** Data records follows **

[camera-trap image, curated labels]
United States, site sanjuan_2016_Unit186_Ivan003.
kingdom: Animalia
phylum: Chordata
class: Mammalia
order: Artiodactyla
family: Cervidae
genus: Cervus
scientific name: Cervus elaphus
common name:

** End of Data records **

--- Task description ---
Every record listed above should be reproduced exactly.

--- Problem solution ---
[camera-trap image, curated labels]
United States, site sanjuan_2016_Unit186_Ivan003.
kingdom: Animalia
phylum: Chordata
class: Mammalia
order: Artiodactyla
family: Cervidae
genus: Cervus
scientific name: Cervus elaphus
common name:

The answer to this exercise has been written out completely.